PROBLEM DETAILS:
Collect every line in the items below that contains the string "blue". Case counts.

RECORDS FOR THE EXERCISE:
--------

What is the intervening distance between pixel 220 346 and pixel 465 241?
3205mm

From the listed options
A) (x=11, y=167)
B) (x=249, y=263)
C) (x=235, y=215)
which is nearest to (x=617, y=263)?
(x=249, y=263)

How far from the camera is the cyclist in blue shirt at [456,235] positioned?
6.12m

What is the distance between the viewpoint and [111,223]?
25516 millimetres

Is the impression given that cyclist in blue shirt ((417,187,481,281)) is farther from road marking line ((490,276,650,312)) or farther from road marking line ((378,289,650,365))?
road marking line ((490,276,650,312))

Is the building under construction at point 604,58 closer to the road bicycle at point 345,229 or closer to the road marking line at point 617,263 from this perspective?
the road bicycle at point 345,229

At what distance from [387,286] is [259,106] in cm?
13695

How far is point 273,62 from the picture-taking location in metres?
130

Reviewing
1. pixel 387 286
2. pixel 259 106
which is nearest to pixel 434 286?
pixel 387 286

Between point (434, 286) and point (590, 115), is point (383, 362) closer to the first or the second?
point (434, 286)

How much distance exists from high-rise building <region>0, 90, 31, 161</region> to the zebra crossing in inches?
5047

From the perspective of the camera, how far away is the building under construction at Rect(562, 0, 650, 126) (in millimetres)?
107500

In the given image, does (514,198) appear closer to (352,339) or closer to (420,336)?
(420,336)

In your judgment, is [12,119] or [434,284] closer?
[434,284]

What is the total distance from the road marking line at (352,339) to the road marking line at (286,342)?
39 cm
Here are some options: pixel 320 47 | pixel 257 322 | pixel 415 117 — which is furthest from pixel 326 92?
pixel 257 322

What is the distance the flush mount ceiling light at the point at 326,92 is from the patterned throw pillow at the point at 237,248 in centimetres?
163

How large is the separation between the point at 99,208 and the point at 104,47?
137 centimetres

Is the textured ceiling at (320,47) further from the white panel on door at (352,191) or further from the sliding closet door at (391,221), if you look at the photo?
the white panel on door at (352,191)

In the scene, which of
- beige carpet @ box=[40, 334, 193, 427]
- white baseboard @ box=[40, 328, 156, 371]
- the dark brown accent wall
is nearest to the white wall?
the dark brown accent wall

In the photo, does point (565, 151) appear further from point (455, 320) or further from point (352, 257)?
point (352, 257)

--------

SOLUTION FOR THIS TASK:
How far from the camera is the cyclist in blue shirt at [456,235] positioned?
Is the impression given that cyclist in blue shirt ((417,187,481,281)) is farther from road marking line ((490,276,650,312)) or farther from road marking line ((378,289,650,365))?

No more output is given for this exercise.